Posted Dec 17 2010 12:00am

It has come to our attention that the American Society for Radiation Oncology (ASTRO) has developed new guidance on the use of palliative external beam radiation therapy (EBRT) for the management of pain associated with metastasis of cancer to bone a relatively common problem in late stage, metastatic prostate cancer.

The complete draft guideline issued by the Guidelines Subcommittee of the Clinical Affairs and Quality Committee of ASTRO is available on the ASTRO web site. In addition, a commentary on the evolution of the new guideline (by the chairman of the guideline task force) is available on the web site of Oncology News International.

The fundamental issue was whether palliative radiation therapy to relieve pain cause by boney metastases can or should be given in a single dose or in fractionated doses. The task force has clearly come down on the side of single dose radiation for palliative care. To quote Dr.

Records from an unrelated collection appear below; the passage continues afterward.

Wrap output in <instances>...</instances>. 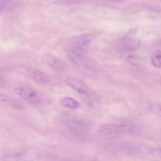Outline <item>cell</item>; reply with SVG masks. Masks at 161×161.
<instances>
[{
  "label": "cell",
  "mask_w": 161,
  "mask_h": 161,
  "mask_svg": "<svg viewBox=\"0 0 161 161\" xmlns=\"http://www.w3.org/2000/svg\"><path fill=\"white\" fill-rule=\"evenodd\" d=\"M55 3H61V4H70L80 2V0H51Z\"/></svg>",
  "instance_id": "obj_14"
},
{
  "label": "cell",
  "mask_w": 161,
  "mask_h": 161,
  "mask_svg": "<svg viewBox=\"0 0 161 161\" xmlns=\"http://www.w3.org/2000/svg\"><path fill=\"white\" fill-rule=\"evenodd\" d=\"M45 61L49 67L57 72H63L65 69L64 63L53 55H47L45 58Z\"/></svg>",
  "instance_id": "obj_7"
},
{
  "label": "cell",
  "mask_w": 161,
  "mask_h": 161,
  "mask_svg": "<svg viewBox=\"0 0 161 161\" xmlns=\"http://www.w3.org/2000/svg\"><path fill=\"white\" fill-rule=\"evenodd\" d=\"M68 57L72 62L76 63V64H82V63L84 62V57H83V53L76 51L73 49H71V50H69Z\"/></svg>",
  "instance_id": "obj_11"
},
{
  "label": "cell",
  "mask_w": 161,
  "mask_h": 161,
  "mask_svg": "<svg viewBox=\"0 0 161 161\" xmlns=\"http://www.w3.org/2000/svg\"><path fill=\"white\" fill-rule=\"evenodd\" d=\"M140 45V41L138 39H128L121 43L120 49L124 52H133L138 50Z\"/></svg>",
  "instance_id": "obj_8"
},
{
  "label": "cell",
  "mask_w": 161,
  "mask_h": 161,
  "mask_svg": "<svg viewBox=\"0 0 161 161\" xmlns=\"http://www.w3.org/2000/svg\"><path fill=\"white\" fill-rule=\"evenodd\" d=\"M60 104L69 109H77L80 107V102L72 97H63L60 99Z\"/></svg>",
  "instance_id": "obj_9"
},
{
  "label": "cell",
  "mask_w": 161,
  "mask_h": 161,
  "mask_svg": "<svg viewBox=\"0 0 161 161\" xmlns=\"http://www.w3.org/2000/svg\"><path fill=\"white\" fill-rule=\"evenodd\" d=\"M145 107L153 114L161 118V104L156 102H147L145 104Z\"/></svg>",
  "instance_id": "obj_12"
},
{
  "label": "cell",
  "mask_w": 161,
  "mask_h": 161,
  "mask_svg": "<svg viewBox=\"0 0 161 161\" xmlns=\"http://www.w3.org/2000/svg\"><path fill=\"white\" fill-rule=\"evenodd\" d=\"M14 91L19 97L28 104L38 105L41 102V96L32 86L23 83L17 84L14 87Z\"/></svg>",
  "instance_id": "obj_2"
},
{
  "label": "cell",
  "mask_w": 161,
  "mask_h": 161,
  "mask_svg": "<svg viewBox=\"0 0 161 161\" xmlns=\"http://www.w3.org/2000/svg\"><path fill=\"white\" fill-rule=\"evenodd\" d=\"M0 101L3 103L7 104V105H10V106L14 107V108H20L22 107L21 102L18 99L15 98V97L11 95H8V94H0Z\"/></svg>",
  "instance_id": "obj_10"
},
{
  "label": "cell",
  "mask_w": 161,
  "mask_h": 161,
  "mask_svg": "<svg viewBox=\"0 0 161 161\" xmlns=\"http://www.w3.org/2000/svg\"><path fill=\"white\" fill-rule=\"evenodd\" d=\"M66 83L73 91H75V92H77L80 95L90 97L93 94L91 88L88 87L85 83H83L80 80H77V79L69 78L66 80Z\"/></svg>",
  "instance_id": "obj_5"
},
{
  "label": "cell",
  "mask_w": 161,
  "mask_h": 161,
  "mask_svg": "<svg viewBox=\"0 0 161 161\" xmlns=\"http://www.w3.org/2000/svg\"><path fill=\"white\" fill-rule=\"evenodd\" d=\"M135 127L129 124H107L98 126L95 130V135L99 136L119 134H130L135 132Z\"/></svg>",
  "instance_id": "obj_1"
},
{
  "label": "cell",
  "mask_w": 161,
  "mask_h": 161,
  "mask_svg": "<svg viewBox=\"0 0 161 161\" xmlns=\"http://www.w3.org/2000/svg\"><path fill=\"white\" fill-rule=\"evenodd\" d=\"M65 126L75 135H85L92 129L91 123L83 118H70L66 120Z\"/></svg>",
  "instance_id": "obj_3"
},
{
  "label": "cell",
  "mask_w": 161,
  "mask_h": 161,
  "mask_svg": "<svg viewBox=\"0 0 161 161\" xmlns=\"http://www.w3.org/2000/svg\"><path fill=\"white\" fill-rule=\"evenodd\" d=\"M103 1L110 2V3H121V2H124L125 0H103Z\"/></svg>",
  "instance_id": "obj_15"
},
{
  "label": "cell",
  "mask_w": 161,
  "mask_h": 161,
  "mask_svg": "<svg viewBox=\"0 0 161 161\" xmlns=\"http://www.w3.org/2000/svg\"><path fill=\"white\" fill-rule=\"evenodd\" d=\"M151 62H152L153 65L154 67L157 68V69H160L161 68V51H157L153 54L151 59Z\"/></svg>",
  "instance_id": "obj_13"
},
{
  "label": "cell",
  "mask_w": 161,
  "mask_h": 161,
  "mask_svg": "<svg viewBox=\"0 0 161 161\" xmlns=\"http://www.w3.org/2000/svg\"><path fill=\"white\" fill-rule=\"evenodd\" d=\"M94 36L92 34H82L77 36L72 39V49L76 51L83 53L92 42Z\"/></svg>",
  "instance_id": "obj_4"
},
{
  "label": "cell",
  "mask_w": 161,
  "mask_h": 161,
  "mask_svg": "<svg viewBox=\"0 0 161 161\" xmlns=\"http://www.w3.org/2000/svg\"><path fill=\"white\" fill-rule=\"evenodd\" d=\"M22 70H23L24 74L25 75L29 77L30 79L34 80L36 83H46L49 82L48 77L43 72L39 71V69H36L32 67H27V66H25V67L22 69Z\"/></svg>",
  "instance_id": "obj_6"
}]
</instances>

Lutz, the chairman of the task force:

… prospective randomized trials demonstrate that single-fraction EBRT provides equivalent pain control with similar or fewer side effects. If pain recurs, a single 8-Gy fraction can be safely and effectively repeated, according to the guideline. An added advantage of single-fraction treatment is its increased efficiency.

Additional information about this specific topic is available in the links provided.

The task force did note that stereotactic body radiotherapy (SBRT) holds “theoretical” promise as a treatment for new or recurrent spine lesions, but recommended that its use be limited to highly selected patients at centers familiar with the dosing and risks of SBRT and, preferably, on a prospective trial.